Révision constitutionnelle : J-M Kabund dénonce un « faux débat visant à détourner l’attention de vrais problèmes » du pays

Image
Image.

L’opposant Jean-Marc Kabund-A-Kabund, président du parti Alliance pour le Changement, a critiqué la relance du débat sur une éventuelle révision de la Constitution en République démocratique du Congo.

Selon lui, cette initiative détourne l’attention des véritables priorités nationales, notamment la guerre qui ravage l’Est du pays.

Dans un message publié ce vendredi, l’opposant a dénoncé une « diversion politique » alors que les populations continuent de subir les violences dans la partie Est de la RD Congo.

« Relancer le faux débat sur le changement de la Constitution pour repousser le dialogue politique inclusif, pendant que nos compatriotes meurent dans une guerre injuste, est moralement inacceptable et politiquement irresponsable », a-t-il déclaré.

J-M Kabund a affirmé que ceux qui retardent l’organisation d’un dialogue inclusif devront assumer les conséquences de cette inertie.

« Ils porteront la responsabilité historique de n’avoir pas agi à temps pour arrêter les massacres dans l’Est et celle de la complicité dans l’occupation de notre pays par le Rwanda », a-t-il ajouté, avant d’indiquer qu’une partie du territoire national est déjà sous une « annexion de fait » par le Rwanda, dénonçant l’inaction des autorités.

C’est depuis le 18 février dernier que la constitution de la RDC a totalisé 20 ans d’existence.

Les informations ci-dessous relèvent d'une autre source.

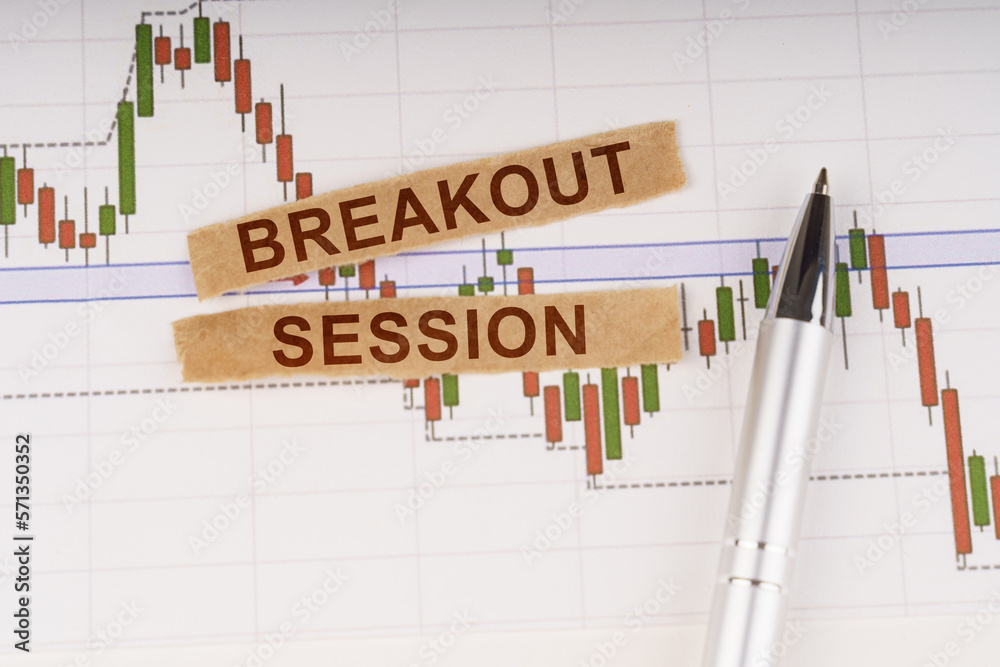 On the chart of business quotes lies a pen and torn paper with the inscription - Breakout Session On the chart of business quotes lies a pen and torn paper with the inscription - Breakout Session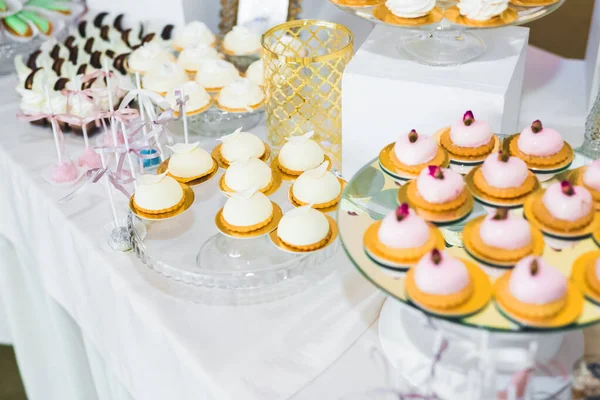 Delicious sweets on wedding candy buffet with desserts, cupcakes.
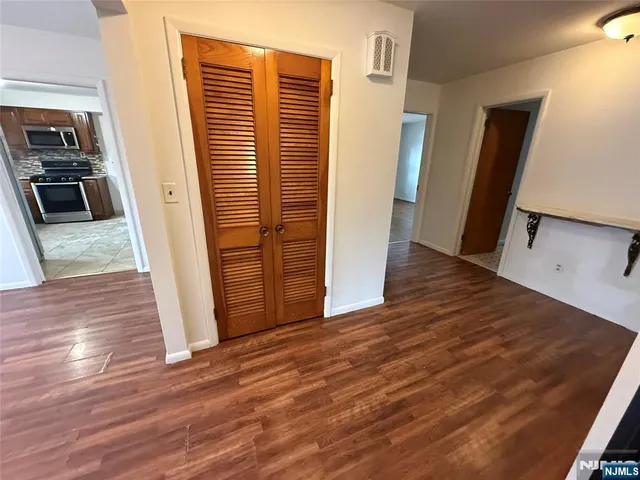 a view of a kitchen from the hallway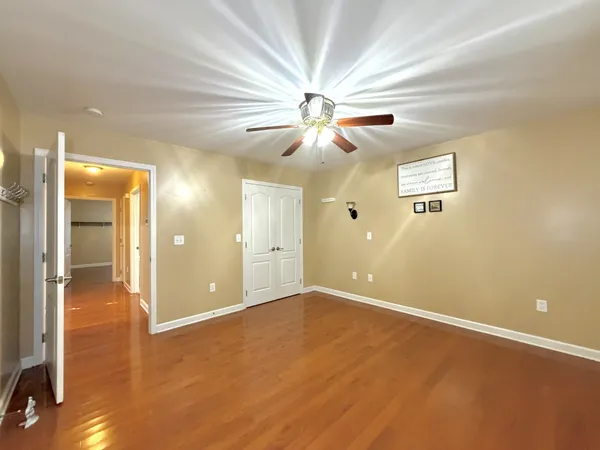 an empty room and chandelier fan in hallway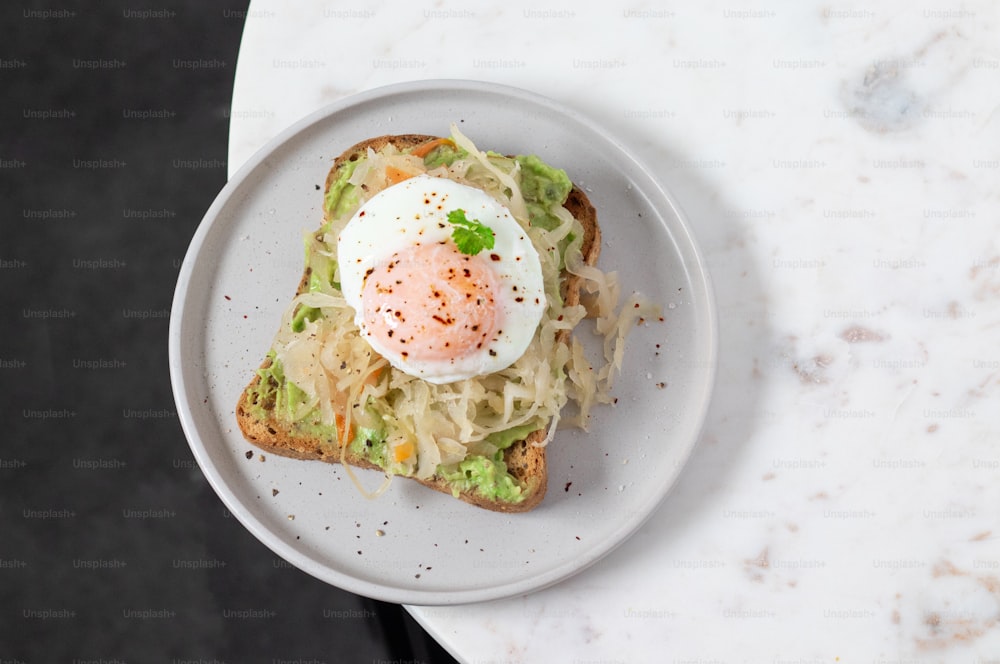 a white plate topped with an egg on top of a toast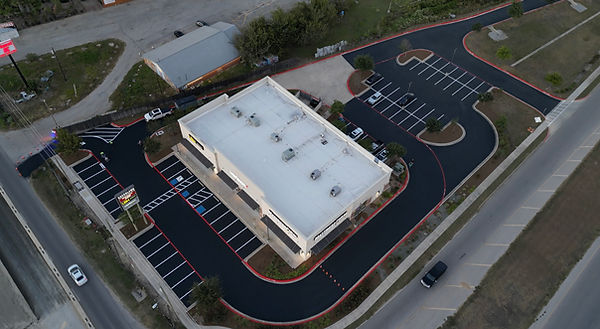 sealcoating and striping services in rouns rock tx
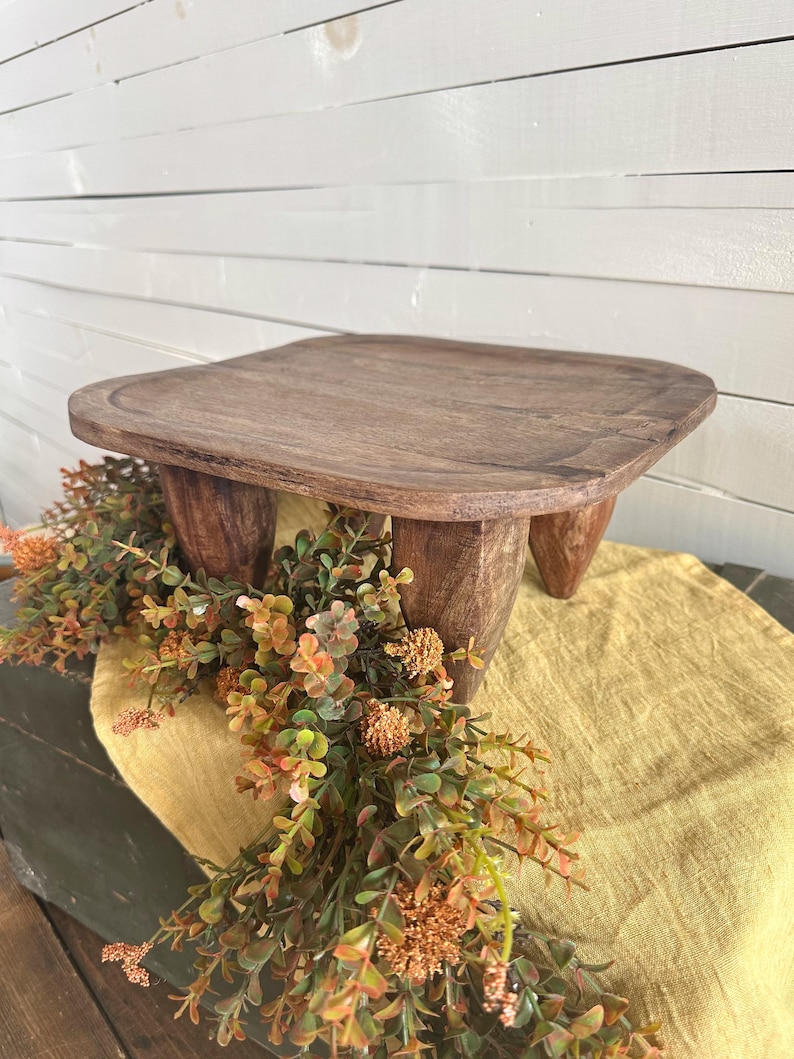 May include: A dark brown wooden riser with a square top and four thick, tapered legs. The surface of the wood shows a natural grain pattern. The riser is positioned over a yellow fabric runner and a decorative garland of green and orange foliage.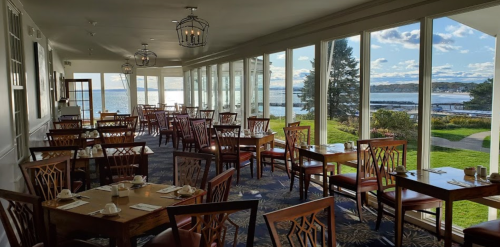Bright dining area with wooden tables and chairs, large windows overlooking a scenic waterfront view.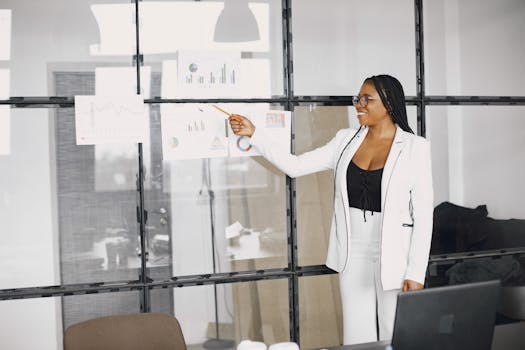 African American woman presenting charts in a modern office setting.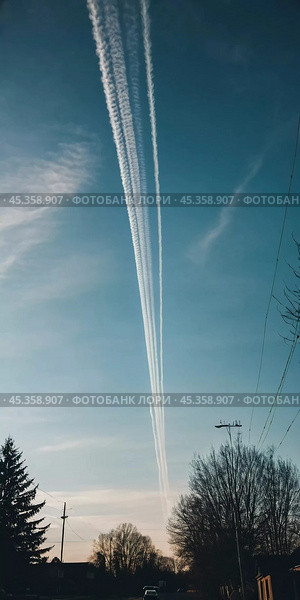 Chemtrail conspiracy theory. Long-lasting condensation trails left in sky by high-flying aircraft are actually chemtrails consisting of chemical or biological agents, sprayed for nefarious purposes. Стоковое AI-изображение, AI-художник Юлия Петровская / Фотобанк Лори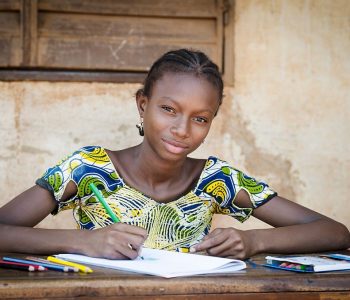 Portrait of an African ethnicity schoolgirl (age 13) in an educational environment in Bamako, Mali learning her lesson outdoors sitting on a desk and slightly smiling.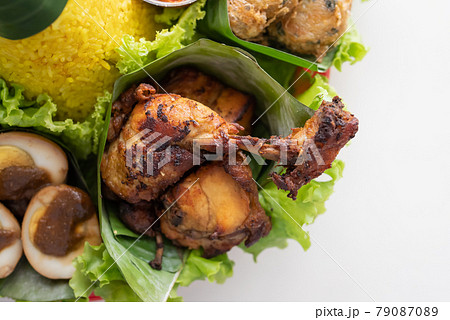 nasi tumpeng. indonesian cuisine yellow rice on banana leaf nasi tumpeng. indonesian cuisine yellow rice on banana leaf 79087089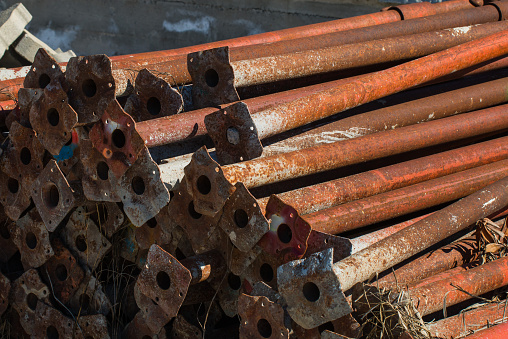 old scaffold tubes storaged outside in a pile. all the tubes have a base plate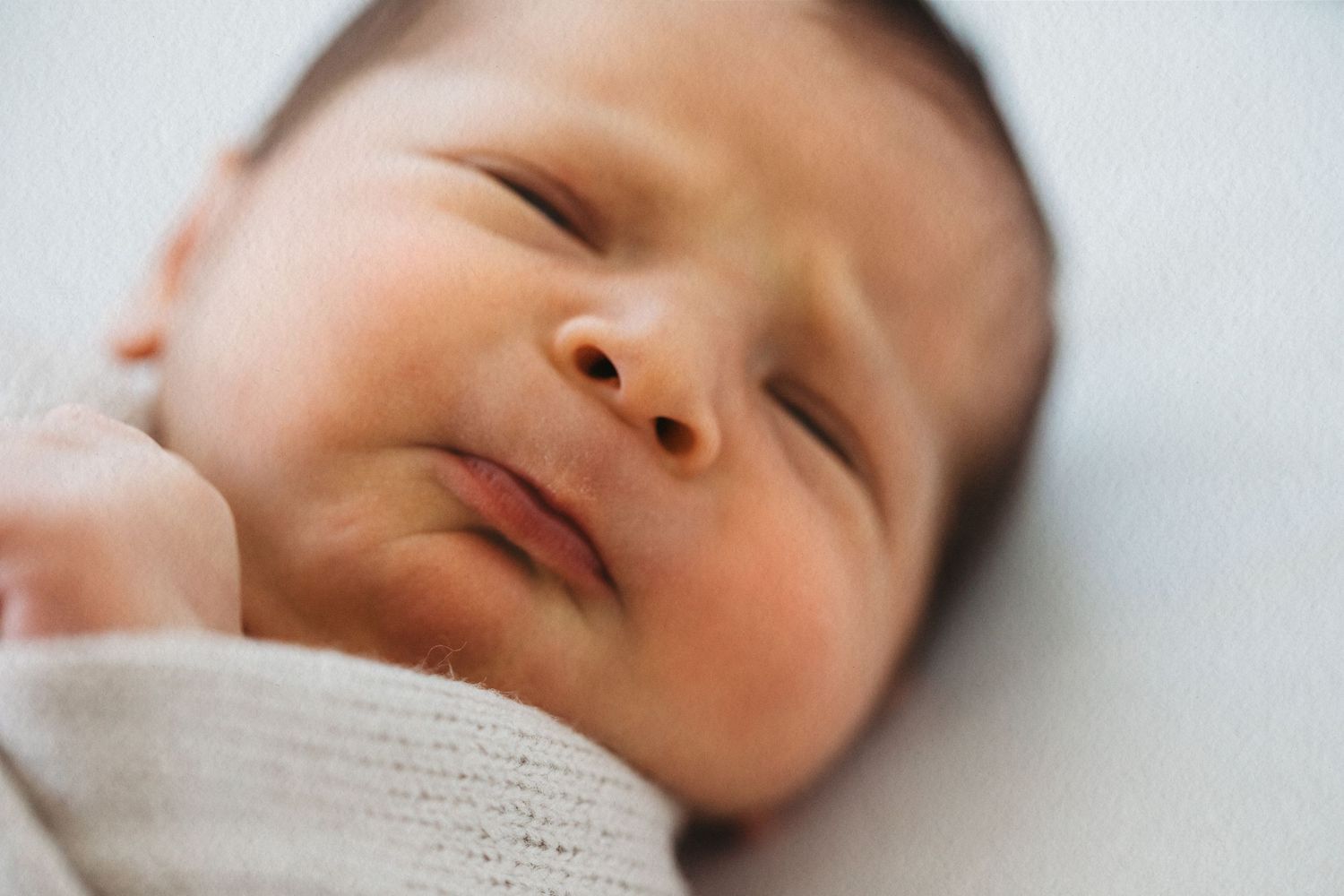 Newborn baby wrapped in knit blanket during studio session in Modesto, California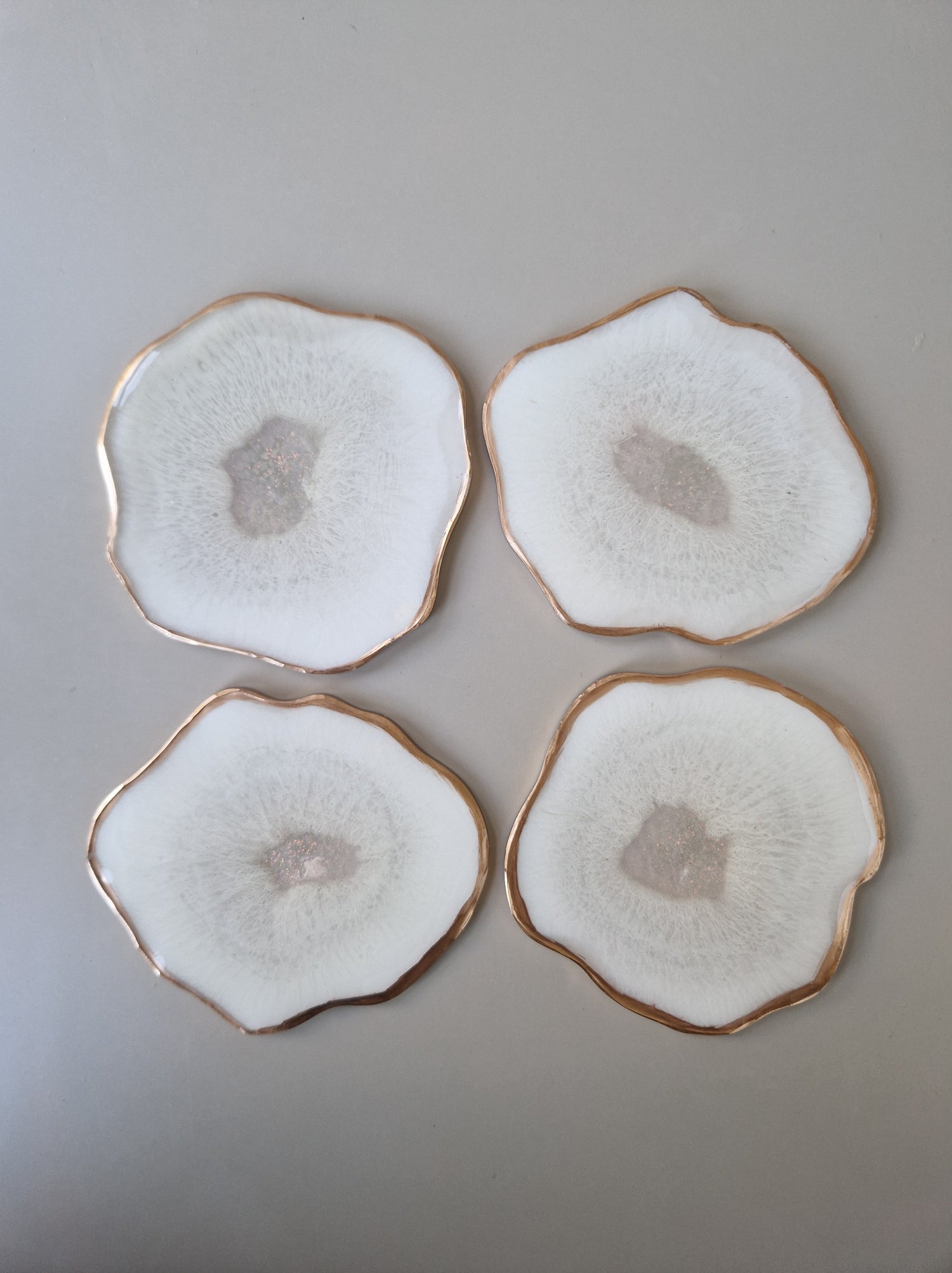 Set van vier By Hand onderzetters Ardha, handgemaakt in epoxy, wit met subtiel glinsterend centrum en gouden rand – unieke interieuraccessoires.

À cette occasion, le débat autour de sa révision ou de son changement a été relancé, ce qui a suscité des réactions dans la classe politique congolaise.

La dernière en date est celle de Modeste Bahati, deuxième vice-président du Sénat et membre du présidium de l’Union sacrée de la Nation, qui s’est opposé à cette initiative. À l’en croire, la RDC n’a pas un problème de textes, mais plutôt d’hommes qui n’appliquent pas les textes. Cette sortie médiatique lui a valu des critiques au sein de la majorité présidentielle.